■ Prompt
Whenever a line carries the word "over", pull it out of the entries.

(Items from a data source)
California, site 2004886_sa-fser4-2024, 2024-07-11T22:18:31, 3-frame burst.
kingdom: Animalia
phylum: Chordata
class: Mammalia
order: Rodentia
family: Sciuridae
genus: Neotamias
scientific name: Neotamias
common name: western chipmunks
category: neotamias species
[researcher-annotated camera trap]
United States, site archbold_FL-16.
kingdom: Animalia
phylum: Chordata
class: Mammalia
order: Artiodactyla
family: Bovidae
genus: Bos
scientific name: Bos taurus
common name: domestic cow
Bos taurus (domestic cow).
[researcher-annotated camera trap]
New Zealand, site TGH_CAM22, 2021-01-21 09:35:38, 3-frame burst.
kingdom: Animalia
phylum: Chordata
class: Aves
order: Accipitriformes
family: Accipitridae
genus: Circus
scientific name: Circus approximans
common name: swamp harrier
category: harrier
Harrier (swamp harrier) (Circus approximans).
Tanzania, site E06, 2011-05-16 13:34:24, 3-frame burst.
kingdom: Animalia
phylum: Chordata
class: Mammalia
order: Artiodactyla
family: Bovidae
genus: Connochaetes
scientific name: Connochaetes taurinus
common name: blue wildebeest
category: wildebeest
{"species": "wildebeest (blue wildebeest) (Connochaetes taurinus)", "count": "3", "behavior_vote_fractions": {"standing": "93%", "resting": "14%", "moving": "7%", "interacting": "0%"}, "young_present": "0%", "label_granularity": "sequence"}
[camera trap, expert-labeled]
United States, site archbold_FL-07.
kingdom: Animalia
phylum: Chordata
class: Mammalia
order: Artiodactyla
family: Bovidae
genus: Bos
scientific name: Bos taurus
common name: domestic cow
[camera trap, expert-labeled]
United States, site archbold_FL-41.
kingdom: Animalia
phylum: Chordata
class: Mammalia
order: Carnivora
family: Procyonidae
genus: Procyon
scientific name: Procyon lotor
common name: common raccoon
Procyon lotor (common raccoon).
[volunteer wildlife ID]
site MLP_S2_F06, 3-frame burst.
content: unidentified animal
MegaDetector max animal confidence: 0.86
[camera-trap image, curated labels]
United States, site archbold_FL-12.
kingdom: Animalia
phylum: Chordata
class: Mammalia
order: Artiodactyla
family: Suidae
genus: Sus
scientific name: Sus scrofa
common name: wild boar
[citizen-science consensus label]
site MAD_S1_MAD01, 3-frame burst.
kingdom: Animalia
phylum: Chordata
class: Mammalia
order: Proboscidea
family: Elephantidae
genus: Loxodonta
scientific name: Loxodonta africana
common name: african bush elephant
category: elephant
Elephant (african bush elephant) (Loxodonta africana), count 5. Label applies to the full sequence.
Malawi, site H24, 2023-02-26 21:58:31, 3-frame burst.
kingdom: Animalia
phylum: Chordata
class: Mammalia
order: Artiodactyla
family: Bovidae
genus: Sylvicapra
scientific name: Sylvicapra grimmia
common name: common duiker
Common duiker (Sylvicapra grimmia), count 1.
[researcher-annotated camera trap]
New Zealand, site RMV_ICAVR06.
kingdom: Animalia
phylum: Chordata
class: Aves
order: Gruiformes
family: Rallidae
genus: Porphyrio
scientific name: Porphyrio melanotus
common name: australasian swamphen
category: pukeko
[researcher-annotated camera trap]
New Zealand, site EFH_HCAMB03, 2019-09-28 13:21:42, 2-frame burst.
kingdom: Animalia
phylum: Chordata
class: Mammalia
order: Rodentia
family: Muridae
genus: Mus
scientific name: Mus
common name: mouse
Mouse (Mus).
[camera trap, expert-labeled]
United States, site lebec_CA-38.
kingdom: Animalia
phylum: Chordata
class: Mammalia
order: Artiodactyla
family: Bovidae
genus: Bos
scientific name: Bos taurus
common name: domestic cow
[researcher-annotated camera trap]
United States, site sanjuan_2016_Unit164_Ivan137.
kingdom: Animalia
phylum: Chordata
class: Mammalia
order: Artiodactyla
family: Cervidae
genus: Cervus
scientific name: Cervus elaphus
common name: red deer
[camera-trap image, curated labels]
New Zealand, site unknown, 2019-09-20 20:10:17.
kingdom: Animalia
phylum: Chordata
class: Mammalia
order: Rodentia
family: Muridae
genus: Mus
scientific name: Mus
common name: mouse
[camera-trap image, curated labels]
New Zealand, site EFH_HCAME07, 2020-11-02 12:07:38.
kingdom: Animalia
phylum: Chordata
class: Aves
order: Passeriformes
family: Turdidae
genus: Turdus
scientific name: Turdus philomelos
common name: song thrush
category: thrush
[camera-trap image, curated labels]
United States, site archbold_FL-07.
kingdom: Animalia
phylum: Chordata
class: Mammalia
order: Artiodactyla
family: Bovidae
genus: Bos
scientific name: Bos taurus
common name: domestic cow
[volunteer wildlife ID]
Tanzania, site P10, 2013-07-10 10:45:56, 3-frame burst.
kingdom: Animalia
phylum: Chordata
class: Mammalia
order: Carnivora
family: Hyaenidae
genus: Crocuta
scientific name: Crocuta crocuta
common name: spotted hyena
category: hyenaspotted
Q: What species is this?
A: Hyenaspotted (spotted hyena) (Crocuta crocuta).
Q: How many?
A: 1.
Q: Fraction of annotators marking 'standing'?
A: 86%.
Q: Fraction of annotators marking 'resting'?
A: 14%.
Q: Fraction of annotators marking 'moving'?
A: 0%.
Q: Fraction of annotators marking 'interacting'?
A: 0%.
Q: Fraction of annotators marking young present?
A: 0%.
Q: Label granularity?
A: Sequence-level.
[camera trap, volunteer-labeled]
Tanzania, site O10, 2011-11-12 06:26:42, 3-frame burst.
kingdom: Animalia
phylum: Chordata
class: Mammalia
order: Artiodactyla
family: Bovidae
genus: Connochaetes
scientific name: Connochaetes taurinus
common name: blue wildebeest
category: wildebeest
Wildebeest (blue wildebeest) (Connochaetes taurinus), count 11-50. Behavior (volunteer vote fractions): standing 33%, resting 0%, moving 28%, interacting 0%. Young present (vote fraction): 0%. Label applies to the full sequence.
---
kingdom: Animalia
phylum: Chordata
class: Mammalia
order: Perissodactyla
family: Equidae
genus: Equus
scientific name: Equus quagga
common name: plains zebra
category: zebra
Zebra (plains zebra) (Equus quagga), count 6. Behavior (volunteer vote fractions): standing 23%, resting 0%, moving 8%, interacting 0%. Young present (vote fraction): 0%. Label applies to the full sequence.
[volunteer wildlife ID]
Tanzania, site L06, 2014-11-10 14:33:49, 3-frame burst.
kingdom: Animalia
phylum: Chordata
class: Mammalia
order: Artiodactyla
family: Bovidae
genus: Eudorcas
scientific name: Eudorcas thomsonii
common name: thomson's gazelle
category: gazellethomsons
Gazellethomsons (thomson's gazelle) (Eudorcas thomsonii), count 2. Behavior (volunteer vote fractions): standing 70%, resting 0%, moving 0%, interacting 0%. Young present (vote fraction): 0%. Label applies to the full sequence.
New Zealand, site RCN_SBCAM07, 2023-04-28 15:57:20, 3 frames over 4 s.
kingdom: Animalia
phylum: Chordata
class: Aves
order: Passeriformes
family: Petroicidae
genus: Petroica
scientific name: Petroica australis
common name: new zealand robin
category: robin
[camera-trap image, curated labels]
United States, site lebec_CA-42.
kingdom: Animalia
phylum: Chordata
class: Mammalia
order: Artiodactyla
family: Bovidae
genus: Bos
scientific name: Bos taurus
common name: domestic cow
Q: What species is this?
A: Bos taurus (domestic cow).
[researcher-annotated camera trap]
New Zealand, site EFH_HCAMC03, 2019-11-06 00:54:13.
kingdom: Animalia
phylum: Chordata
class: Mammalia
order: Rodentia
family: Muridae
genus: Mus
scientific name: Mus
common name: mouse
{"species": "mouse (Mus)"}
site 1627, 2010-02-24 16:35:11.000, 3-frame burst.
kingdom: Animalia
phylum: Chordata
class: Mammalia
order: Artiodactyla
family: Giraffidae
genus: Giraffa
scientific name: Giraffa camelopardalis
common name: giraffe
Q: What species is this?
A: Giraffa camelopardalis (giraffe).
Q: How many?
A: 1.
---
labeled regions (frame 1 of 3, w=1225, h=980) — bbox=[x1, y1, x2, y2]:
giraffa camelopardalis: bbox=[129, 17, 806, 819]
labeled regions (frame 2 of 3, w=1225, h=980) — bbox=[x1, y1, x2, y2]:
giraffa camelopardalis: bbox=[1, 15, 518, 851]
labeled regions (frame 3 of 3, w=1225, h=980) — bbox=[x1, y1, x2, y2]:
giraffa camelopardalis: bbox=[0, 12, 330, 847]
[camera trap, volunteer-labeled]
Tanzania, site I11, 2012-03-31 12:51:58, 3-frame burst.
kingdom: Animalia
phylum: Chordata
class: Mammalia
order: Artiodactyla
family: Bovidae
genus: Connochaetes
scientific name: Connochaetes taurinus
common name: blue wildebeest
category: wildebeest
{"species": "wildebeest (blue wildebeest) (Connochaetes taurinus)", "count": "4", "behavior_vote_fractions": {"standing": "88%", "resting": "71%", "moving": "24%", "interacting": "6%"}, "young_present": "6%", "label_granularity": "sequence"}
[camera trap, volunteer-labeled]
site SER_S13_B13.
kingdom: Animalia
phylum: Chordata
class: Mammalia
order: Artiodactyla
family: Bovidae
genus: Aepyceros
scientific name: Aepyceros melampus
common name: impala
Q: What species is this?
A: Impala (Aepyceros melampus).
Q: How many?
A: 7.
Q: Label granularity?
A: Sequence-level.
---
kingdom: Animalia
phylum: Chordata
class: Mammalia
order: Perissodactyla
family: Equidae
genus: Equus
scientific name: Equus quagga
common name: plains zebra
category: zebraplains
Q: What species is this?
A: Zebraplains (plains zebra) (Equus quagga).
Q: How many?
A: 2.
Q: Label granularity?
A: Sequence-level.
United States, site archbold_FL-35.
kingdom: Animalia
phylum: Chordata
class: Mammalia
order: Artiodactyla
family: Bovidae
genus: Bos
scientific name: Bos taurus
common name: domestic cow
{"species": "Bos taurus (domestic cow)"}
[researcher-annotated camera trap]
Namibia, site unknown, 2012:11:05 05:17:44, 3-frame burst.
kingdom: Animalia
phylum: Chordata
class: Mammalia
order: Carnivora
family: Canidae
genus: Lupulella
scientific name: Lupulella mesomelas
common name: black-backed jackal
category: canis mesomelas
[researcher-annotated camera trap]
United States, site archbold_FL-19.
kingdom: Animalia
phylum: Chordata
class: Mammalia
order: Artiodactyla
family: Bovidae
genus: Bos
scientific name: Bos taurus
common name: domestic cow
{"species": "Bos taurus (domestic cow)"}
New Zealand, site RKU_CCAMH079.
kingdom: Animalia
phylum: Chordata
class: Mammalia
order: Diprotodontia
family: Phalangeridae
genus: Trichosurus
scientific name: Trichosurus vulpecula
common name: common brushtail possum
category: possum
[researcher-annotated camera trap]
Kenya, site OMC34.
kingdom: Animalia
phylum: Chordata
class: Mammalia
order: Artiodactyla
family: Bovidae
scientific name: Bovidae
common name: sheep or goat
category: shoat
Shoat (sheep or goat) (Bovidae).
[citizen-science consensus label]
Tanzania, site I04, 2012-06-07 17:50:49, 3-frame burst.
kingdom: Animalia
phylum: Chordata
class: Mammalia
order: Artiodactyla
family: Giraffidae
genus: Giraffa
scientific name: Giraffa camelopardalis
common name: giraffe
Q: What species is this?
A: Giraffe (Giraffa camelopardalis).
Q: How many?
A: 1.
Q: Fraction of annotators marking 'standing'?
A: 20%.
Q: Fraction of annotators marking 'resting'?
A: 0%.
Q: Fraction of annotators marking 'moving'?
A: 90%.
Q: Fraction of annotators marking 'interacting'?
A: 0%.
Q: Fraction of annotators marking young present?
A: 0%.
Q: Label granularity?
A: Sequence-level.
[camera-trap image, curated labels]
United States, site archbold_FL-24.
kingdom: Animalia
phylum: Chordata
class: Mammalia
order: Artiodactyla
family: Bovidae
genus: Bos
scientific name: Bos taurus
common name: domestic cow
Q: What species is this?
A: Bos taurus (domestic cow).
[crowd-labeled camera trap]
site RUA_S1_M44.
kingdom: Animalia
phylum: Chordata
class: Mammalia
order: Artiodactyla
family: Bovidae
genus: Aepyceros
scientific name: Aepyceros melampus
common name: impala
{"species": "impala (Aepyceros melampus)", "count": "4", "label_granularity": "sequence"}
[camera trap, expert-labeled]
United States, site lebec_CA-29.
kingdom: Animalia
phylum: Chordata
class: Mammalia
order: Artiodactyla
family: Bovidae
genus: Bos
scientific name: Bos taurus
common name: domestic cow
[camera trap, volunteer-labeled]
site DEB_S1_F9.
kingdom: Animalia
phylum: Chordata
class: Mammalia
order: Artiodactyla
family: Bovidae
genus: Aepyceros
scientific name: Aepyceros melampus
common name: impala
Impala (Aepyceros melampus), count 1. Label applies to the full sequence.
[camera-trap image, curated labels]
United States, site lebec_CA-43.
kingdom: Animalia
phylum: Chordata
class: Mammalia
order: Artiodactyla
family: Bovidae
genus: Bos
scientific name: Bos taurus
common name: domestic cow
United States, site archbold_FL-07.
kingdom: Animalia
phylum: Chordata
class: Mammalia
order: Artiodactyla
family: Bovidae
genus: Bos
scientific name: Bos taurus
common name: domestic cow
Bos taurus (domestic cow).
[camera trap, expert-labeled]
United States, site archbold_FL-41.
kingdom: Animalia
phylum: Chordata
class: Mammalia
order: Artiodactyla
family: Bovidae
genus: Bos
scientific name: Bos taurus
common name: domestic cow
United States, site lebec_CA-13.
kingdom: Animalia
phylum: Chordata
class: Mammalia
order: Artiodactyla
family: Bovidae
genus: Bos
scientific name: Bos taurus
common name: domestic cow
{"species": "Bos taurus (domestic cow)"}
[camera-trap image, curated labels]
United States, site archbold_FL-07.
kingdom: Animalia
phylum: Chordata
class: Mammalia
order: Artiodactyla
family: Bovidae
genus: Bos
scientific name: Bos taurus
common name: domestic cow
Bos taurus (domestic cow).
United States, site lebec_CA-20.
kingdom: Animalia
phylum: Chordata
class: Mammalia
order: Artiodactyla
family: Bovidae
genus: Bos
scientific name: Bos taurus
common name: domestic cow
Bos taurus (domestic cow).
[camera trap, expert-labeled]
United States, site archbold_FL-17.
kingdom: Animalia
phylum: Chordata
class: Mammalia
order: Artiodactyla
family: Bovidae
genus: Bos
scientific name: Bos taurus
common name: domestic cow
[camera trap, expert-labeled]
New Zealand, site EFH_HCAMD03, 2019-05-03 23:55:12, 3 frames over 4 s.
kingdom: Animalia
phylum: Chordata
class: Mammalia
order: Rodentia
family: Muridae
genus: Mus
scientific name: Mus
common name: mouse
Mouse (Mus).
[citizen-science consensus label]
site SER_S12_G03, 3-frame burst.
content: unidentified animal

■ Solution to this task
New Zealand, site RCN_SBCAM07, 2023-04-28 15:57:20, 3 frames over 4 s.
New Zealand, site EFH_HCAMD03, 2019-05-03 23:55:12, 3 frames over 4 s.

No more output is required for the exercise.